Text segment:
——

Now one thing I have learned from this draw down was that despite my constant insistence that being 100% invested in stocks all of the time is clearly the only smart play long term as it guarantees the largest long term gains and that volatility does not matter as long as you have a large enough margin of safety. Now I still logically believe this, I do think the idea of having a cushion of stable investments makes a little more sense to me now and I’ll try to explain why.
I have not ever touched any of my investments as I am young and do not rely on them to pay bills or make purchases. I am however constantly moving closer and closer to a day when I will likely start tapping into this huge pile of money for the freedom that it can provide. While I know I will have a large margin of safety built in when I do this, I do realize that the optimizer in me would have a hard time pulling money from the market when things have fallen so much as I know in the next couple of years todays prices will be extremely attractive and I would be dumb to sell. This is why I need to get better at building a large cash reserve when things are going extremely well. Yes I will cost myself somewhat in performance, but I will greatly increase the freedom buying power of that money. Meaning I can basically do whatever I want whenever I want with my money and whether the market is up a lot or down a lot will not affect those plans in any meaningful way.

To to this I’ve arbitrarily decided that I would need about 5 years of spending money with a good margin of safety and that in that case I would almost always be set regardless of what the market is doing or what my needs will be met and I would have cash on the sideline to take advantage of any major discounts. I am not sure if this goal should be a percentage or dollar amount as my spending would be a set dollar amount, but it probably makes sense to have a percentage of my portfolio. I think somewhere around 10-20% makes sense with maybe a cap on the dollar amount. Obviously it doesn’t make sense to raise cash now with the markets down, but as the market recovers and we get back to previous highs or close to it I think it makes senes for me once or twice a year look at my portfolio and raise some cash off of it – kind of like a self imposed dividend. This would give me my 5 years of cash that I would never touch and as the market continued to rise I could pull some additional off up to 20% and then when things fell I would have an additional margin of safety and could reinvest some of that money.

——

Listed records:
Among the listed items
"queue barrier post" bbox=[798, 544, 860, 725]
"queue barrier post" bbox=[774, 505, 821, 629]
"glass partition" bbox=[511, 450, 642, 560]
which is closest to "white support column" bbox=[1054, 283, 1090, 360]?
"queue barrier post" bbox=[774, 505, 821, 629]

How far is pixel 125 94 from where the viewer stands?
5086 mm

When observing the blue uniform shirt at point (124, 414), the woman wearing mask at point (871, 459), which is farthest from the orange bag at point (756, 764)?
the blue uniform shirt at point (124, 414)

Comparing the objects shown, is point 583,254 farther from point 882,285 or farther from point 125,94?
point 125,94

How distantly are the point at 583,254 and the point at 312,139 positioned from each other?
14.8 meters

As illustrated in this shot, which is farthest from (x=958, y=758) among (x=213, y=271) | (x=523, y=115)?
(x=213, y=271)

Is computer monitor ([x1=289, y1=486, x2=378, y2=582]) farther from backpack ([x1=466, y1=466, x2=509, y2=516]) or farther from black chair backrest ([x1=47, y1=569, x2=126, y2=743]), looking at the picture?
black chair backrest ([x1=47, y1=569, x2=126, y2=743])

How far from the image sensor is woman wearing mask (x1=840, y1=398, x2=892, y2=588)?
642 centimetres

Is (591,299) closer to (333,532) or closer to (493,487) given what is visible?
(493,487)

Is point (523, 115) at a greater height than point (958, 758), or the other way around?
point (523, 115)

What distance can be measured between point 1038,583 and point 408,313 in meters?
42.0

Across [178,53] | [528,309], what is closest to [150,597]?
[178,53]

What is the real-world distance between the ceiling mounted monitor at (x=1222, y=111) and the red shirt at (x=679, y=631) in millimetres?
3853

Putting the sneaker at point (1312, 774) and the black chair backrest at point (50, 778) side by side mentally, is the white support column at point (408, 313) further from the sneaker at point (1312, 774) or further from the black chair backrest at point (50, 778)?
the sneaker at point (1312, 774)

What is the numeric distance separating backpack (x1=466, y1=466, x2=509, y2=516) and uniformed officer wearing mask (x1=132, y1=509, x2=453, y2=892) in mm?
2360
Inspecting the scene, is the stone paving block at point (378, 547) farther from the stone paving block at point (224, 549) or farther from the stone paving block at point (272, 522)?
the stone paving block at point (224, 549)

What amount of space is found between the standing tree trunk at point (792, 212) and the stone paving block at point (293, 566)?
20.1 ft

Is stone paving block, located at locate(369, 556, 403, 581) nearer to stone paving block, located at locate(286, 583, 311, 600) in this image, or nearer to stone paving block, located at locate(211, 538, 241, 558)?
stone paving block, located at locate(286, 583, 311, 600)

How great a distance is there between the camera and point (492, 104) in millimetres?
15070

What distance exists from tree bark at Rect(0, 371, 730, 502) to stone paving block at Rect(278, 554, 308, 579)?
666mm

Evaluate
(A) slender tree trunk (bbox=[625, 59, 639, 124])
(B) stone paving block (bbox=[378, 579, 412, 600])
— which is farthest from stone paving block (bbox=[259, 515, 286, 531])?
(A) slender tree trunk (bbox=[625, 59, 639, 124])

——

Problem description: Continue the text on building a cash reserve from the point where it stops. The lines above play no part in what comes next.

Written answer:
For those that knew TomE from the Motley Fool this is how he ran his portfolio. Like I said I was always invested and always in full growth mode, so I never saw the point and considered it at some level trying to time the market, but I now see the potential benefits for someone like myself. The additional financial gains really arnen’t that life altering at this point, but the loss of freedom of not having enough cash/safety and not wanting to touch depressed stocks to raise it is way worse than having a few less dollars total in the nestegg.

I lost $1 million dollars

I lost $1 million dollars

Well this is another goal of mine which sounds counterintuitive, but in my October 2018 Retirement Nestegg Report I was commenting about how losing $100k in a month was a non event for me and then made this statement

My goal some day is to lose $1 million dollars in portfolio value.

Well today after a few weeks of carnage it occurred to me that I may have lost about $1 million dollars on paper and sure enough my portfolio set an all-time high on Nov 4th of 2021 and now today just 79 days later my portfolio has fallen more than $1 million dollars below that ATH. Mission Accomplished!!

A couple of thoughts on this.

I originally made that statement because in order to lose a million dollars you have to have a fairly large sum of money – hopefully quite a bit more than $1 million, but at least $1 million. So if someday I lost $1 million dollars that probably meant that I was doing pretty good and was in pretty good shape and the $1 million dollars was not going to be as devastating as it sounds. Percentages of big numbers are big numbers. They can work for you and against you and while I lost $1M in 79 days I gained more than $1M 64 days to hit that all-time high.

I also lost $1M and to be honest it really has added zero stress to my life. Like I mentioned I lost $1M and am back to the same portfolio I had in September. Easy come, easy go. Volatility and fluctuations in the market are normal and the price you pay for the performance. I never in my wildest dreams expected to be hitting the numbers that I have hit the last few years and so taking things down a few notches really doesn’t make me feel like I’m somehow behind schedule, in fact I’m still currently wildly ahead of schedule and have a sum of money that has me in great shape for the rest of my life.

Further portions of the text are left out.